Cisco Talos Releases EvidenceForge: Open-Source Tool Generates Realistic Synthetic Security Logs
Cisco Talos has open-sourced EvidenceForge, a synthetic log generator that produces causally consistent, multi-format security datasets for training threat hunters and validating detection logic.
Cisco Talos has released EvidenceForge, an open-source tool designed to generate realistic synthetic security logs that overcome the limitations of stale or anonymized public datasets. Announced on May 27, 2026, the tool addresses a persistent challenge for security teams: obtaining high-quality, labeled telemetry to train threat hunters, validate detection rules, and develop machine learning models without the cost and complexity of real infrastructure or manual attack simulations.
Unlike existing synthetic generators that produce events independently for each log format, EvidenceForge uses a single canonical SecurityEvent object that ensures causal and temporal consistency across all outputs. Every piece of evidence—whether a Windows Security Event, Sysmon entry, Linux syslog, Zeek connection, or Snort alert—flows from the same underlying event model. This shared state means that a process ID, logon ID, or network connection appears identically across formats, eliminating the disjointed seams that make synthetic data obvious to experienced analysts.
The tool supports over 20 log formats, including 30 Windows Security Event IDs, 10 Sysmon event IDs, EDR/XDR telemetry, Linux syslog, bash history, Zeek JSON logs, Snort IDS alerts, firewall logs, and web server logs. It also incorporates realistic background noise and "red herrings" to simulate the complexity of real environments. A scenario configuration file in YAML defines the environment—hosts, users, network topology—and an optional attack storyline, which the engine uses to produce a fully correlated dataset with ground truth documentation and an analyst briefing.
EvidenceForge is designed for multiple use cases: teaching threat hunters and incident responders with datasets that have known ground truth, validating that detections fire on the right activity without false positives, and training ML models that need labeled, balanced, multi-source telemetry at scale. Cisco Talos notes that no purely synthetic dataset will fool a seasoned analyst in every case, but the goal is fidelity good enough to be useful, not indistinguishable from production data.
The release comes as security teams increasingly rely on data-driven approaches to combat sophisticated threats. Existing options—such as anonymized public datasets like LANL or OpTC, or manual attack simulations using frameworks like Atomic Red Team or MITRE Caldera—are often stale, narrow, or resource-intensive. EvidenceForge aims to fill this gap by providing a scalable, open-source alternative that produces correlated, multi-source datasets with minimal setup.

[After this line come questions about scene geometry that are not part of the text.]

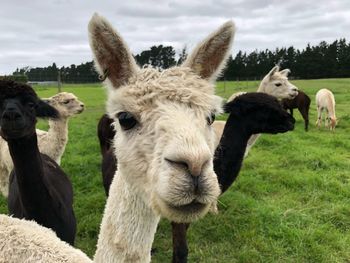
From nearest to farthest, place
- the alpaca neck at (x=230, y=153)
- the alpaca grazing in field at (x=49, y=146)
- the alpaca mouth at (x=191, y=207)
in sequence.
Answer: the alpaca mouth at (x=191, y=207) < the alpaca neck at (x=230, y=153) < the alpaca grazing in field at (x=49, y=146)

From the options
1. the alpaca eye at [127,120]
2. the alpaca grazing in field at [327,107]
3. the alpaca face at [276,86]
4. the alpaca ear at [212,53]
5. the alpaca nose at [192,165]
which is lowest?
the alpaca grazing in field at [327,107]

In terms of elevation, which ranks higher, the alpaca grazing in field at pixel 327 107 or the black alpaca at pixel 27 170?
the black alpaca at pixel 27 170

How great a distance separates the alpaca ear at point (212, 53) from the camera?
2256 mm

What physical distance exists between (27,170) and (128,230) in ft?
5.37

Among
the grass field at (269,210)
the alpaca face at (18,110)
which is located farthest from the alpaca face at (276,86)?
the alpaca face at (18,110)

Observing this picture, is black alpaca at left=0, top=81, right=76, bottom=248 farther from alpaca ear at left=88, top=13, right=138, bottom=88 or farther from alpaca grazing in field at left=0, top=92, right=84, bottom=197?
alpaca grazing in field at left=0, top=92, right=84, bottom=197

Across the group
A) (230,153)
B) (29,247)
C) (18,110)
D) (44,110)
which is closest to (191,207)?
(29,247)

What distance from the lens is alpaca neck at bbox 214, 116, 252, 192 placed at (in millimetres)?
4926

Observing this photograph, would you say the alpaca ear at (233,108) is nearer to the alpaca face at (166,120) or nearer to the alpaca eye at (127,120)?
the alpaca face at (166,120)

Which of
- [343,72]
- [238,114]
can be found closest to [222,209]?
[238,114]

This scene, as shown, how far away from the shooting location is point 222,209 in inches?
234

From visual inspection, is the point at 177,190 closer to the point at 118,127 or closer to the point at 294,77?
the point at 118,127

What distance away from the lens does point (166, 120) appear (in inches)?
72.2

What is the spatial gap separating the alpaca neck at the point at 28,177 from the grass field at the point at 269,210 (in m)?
1.45
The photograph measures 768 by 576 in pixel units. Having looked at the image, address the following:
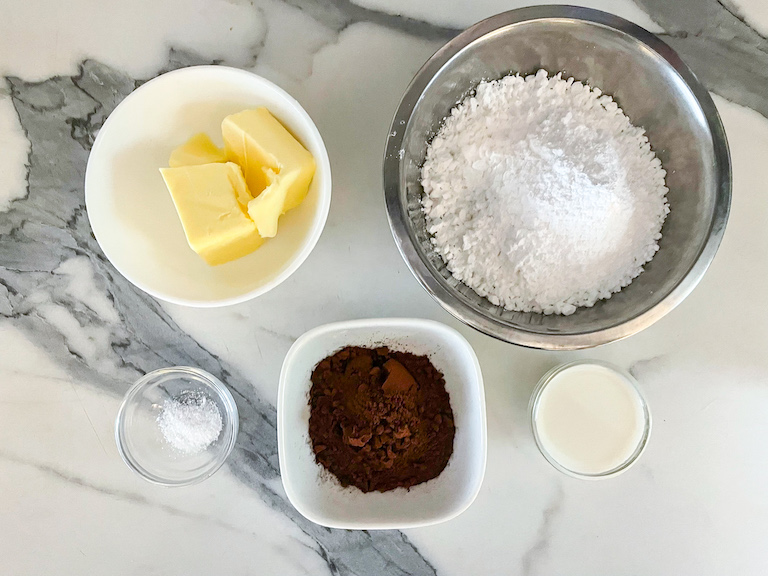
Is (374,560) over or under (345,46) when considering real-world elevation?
under

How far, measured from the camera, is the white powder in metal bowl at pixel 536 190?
2.79ft

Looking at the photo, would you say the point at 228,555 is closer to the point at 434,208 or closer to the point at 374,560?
the point at 374,560

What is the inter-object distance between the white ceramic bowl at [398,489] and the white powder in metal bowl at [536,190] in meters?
0.14

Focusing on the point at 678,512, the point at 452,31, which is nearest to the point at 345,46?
the point at 452,31

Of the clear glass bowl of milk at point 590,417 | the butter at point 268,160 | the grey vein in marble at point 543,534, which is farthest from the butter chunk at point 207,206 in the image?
the grey vein in marble at point 543,534

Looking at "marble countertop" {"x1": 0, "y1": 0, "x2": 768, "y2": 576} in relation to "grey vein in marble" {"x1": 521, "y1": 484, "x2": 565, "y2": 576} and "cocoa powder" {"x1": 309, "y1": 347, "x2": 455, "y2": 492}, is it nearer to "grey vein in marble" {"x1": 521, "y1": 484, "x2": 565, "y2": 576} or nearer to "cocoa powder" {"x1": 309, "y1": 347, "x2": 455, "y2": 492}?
"grey vein in marble" {"x1": 521, "y1": 484, "x2": 565, "y2": 576}

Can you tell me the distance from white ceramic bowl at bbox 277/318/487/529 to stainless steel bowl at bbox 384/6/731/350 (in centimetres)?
Answer: 13

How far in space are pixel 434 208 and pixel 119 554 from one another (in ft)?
2.95

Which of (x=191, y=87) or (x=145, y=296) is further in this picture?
(x=145, y=296)

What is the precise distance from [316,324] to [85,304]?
454 mm

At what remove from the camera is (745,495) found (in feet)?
3.36

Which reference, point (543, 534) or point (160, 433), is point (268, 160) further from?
point (543, 534)

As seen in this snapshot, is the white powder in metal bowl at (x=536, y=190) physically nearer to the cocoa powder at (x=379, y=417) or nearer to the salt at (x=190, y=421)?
the cocoa powder at (x=379, y=417)

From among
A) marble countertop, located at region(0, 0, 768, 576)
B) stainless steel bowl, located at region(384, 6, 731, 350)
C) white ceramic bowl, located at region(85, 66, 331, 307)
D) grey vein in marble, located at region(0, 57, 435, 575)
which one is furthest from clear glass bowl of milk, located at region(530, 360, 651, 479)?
white ceramic bowl, located at region(85, 66, 331, 307)
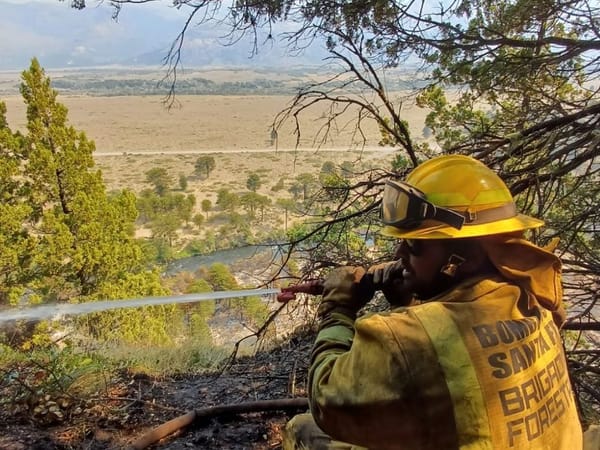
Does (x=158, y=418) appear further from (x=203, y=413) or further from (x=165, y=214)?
(x=165, y=214)

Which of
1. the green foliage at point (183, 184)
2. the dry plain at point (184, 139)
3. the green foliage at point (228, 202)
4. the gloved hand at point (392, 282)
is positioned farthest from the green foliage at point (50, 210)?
the green foliage at point (183, 184)

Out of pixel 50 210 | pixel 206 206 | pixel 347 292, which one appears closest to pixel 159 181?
pixel 206 206

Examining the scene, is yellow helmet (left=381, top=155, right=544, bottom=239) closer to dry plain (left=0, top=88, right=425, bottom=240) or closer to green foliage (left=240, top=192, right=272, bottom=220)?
green foliage (left=240, top=192, right=272, bottom=220)

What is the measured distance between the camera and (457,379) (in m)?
1.17

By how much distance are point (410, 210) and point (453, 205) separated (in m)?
0.13

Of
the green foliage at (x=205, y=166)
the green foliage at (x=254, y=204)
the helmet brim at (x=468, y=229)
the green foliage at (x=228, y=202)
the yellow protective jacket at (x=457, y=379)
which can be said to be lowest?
the green foliage at (x=228, y=202)

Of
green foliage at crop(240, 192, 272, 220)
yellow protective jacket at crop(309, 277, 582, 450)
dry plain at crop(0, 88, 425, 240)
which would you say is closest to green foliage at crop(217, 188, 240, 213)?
dry plain at crop(0, 88, 425, 240)

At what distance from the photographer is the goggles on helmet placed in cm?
140

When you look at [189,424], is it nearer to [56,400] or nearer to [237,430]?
[237,430]

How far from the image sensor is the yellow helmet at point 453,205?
1407mm

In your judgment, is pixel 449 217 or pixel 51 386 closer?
pixel 449 217

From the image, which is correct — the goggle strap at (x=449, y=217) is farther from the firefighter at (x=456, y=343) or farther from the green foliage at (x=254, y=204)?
the green foliage at (x=254, y=204)

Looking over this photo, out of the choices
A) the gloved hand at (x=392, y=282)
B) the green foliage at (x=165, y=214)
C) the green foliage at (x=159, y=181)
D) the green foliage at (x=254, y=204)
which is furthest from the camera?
the green foliage at (x=159, y=181)

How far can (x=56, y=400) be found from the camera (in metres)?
3.46
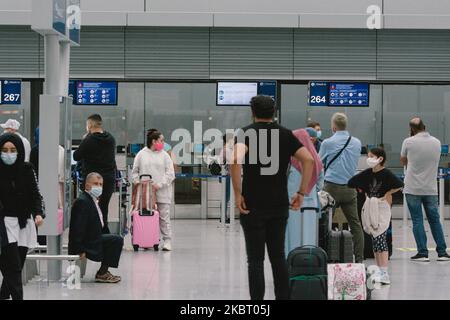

Cisco Talos has made EvidenceForge available as an open-source project, inviting community contributions and feedback. The tool is expected to be particularly valuable for organizations building detection engineering pipelines, conducting red team exercises, or developing AI-based security analytics. By lowering the barrier to high-quality synthetic data, EvidenceForge could accelerate the development and validation of security tools across the industry.